--- Assigned task ---
Every record below needs to be printed again exactly.

Dataset entries:
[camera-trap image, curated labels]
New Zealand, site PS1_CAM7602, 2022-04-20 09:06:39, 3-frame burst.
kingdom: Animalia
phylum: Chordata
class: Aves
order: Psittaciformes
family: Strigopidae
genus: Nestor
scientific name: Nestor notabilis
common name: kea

--- Result for this task ---
[camera-trap image, curated labels]
New Zealand, site PS1_CAM7602, 2022-04-20 09:06:39, 3-frame burst.
kingdom: Animalia
phylum: Chordata
class: Aves
order: Psittaciformes
family: Strigopidae
genus: Nestor
scientific name: Nestor notabilis
common name: kea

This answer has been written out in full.